(CR-025) Purified native collagen powder as a precursor to sequential application of a living bilayer skin substitute to heal large surface area wounds

Lauren Rodio, BS; John Lantis, MD

Introduction: Wounds are subject to biofilm development and detrimental protease activity that hinder healing [1-3]. We examined the use of a native (porcine) type I powdered collagen matrix (NPCM) in the treatment of large lower extremity wounds in combination with a living a bilayer skin equivalent (BLSE).

Methods: 5 patients were included in this pilot study who had deep wounds with significant surface area. Immediately after debridement of the ulcer in the operating room, these patients were treated with NPCM (PuraPlyMZ®, Organogenesis) followed by nonstick dressing and multilayer compression. Patients were discharged with follow up in 1 week. At the 2 week mark all 5 patients received BSLSE (Apligraf ®, Organogenesis), with a median of 5 applications.

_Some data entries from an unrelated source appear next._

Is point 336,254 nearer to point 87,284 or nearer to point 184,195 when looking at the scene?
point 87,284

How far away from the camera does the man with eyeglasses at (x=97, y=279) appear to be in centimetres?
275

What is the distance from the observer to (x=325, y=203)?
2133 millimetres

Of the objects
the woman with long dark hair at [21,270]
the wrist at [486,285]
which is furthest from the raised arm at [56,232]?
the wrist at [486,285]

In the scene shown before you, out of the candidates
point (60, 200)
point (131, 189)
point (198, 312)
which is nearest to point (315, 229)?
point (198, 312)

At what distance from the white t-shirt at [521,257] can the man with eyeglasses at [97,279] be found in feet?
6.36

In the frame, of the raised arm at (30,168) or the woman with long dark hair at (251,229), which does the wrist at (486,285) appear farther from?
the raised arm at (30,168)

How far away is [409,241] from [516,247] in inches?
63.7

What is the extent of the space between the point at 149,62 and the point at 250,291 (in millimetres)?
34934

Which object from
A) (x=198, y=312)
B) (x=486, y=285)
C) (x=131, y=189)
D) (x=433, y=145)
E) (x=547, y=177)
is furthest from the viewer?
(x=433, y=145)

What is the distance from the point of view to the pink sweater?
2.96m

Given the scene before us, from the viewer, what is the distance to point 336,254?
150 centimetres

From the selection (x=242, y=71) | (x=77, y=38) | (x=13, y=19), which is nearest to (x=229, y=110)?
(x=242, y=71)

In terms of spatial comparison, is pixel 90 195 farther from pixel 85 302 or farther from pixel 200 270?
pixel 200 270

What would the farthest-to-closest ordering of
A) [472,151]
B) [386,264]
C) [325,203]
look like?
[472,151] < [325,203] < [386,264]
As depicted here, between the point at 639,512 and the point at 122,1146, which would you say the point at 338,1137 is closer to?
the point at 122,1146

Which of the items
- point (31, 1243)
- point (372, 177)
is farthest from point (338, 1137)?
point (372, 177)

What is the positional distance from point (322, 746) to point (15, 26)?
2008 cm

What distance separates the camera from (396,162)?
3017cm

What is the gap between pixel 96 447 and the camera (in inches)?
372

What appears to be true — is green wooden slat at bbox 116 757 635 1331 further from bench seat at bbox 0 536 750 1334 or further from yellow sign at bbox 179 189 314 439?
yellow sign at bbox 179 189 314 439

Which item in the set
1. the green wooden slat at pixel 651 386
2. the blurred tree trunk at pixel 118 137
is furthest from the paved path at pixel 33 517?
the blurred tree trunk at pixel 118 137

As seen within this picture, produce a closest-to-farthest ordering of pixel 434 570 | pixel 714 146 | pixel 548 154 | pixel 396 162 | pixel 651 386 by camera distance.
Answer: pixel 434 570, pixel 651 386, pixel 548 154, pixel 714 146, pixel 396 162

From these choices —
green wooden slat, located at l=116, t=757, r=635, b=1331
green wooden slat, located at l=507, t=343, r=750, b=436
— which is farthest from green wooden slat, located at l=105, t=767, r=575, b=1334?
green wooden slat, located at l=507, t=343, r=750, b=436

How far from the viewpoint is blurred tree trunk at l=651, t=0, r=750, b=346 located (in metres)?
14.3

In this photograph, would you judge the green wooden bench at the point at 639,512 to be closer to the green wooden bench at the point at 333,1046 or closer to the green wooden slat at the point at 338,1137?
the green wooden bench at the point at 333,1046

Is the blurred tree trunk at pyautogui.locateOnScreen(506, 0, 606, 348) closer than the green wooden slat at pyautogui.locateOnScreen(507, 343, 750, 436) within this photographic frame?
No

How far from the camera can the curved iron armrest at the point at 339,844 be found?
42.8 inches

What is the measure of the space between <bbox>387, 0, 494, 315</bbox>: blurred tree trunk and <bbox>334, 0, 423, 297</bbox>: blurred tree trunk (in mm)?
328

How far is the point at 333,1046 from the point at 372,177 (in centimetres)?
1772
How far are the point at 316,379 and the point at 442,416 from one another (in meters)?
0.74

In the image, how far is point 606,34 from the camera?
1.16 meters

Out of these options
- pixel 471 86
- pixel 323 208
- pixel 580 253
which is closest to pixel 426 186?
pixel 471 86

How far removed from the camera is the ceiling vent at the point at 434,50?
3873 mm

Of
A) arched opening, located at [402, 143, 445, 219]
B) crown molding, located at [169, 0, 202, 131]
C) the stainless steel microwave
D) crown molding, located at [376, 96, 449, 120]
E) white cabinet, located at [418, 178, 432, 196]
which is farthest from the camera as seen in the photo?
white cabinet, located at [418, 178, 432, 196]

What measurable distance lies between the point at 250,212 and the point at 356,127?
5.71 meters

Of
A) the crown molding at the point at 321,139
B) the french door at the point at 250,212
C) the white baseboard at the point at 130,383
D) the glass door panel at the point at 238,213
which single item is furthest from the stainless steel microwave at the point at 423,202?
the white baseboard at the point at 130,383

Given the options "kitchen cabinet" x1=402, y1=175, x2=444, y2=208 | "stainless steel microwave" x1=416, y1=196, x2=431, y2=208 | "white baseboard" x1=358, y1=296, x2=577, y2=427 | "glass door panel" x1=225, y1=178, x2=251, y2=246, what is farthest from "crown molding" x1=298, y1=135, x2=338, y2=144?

Results: All 5 patients had a rapid granular wound bed response to the NPCM. All 5 patients may actually been ready for BLSE at 1 week. The combination of products was noted to rapidly prepare the wound bed for application of the BLSE, meaningful clinical wound area reduction was noted, ease of use was noted, patient's satisfaction was improved. All 5 patients noted significantly less drainage upon the 1st application of BLSE, and actually noted a significant reduction in pain after the application of NPCM.

Discussion: NPCM has already shown promise in wound healing.[1, 2] While the collagen matrix sequesters proteolytic enzymes and provides a scaffold.[3] The early use of a powdered native collagen product appears to encourage rapid granulation tissue formation allowing for earlier epithelialization. NPCM is easy to apply and conforms to fill any shape wound given its powder form. Theoretically, NPCM helps to create a neo-dermal layer needed for a skin substitute to succeed, which means these two products make a complimentary pairing when used together, similarly seen with use of NPCM and dehydrated amniotic membrane.[3] So far, we have seen expeditious wound closure with this new algorithm of care, however, further studies including a prospective trial would be needed to validate this against other therapies.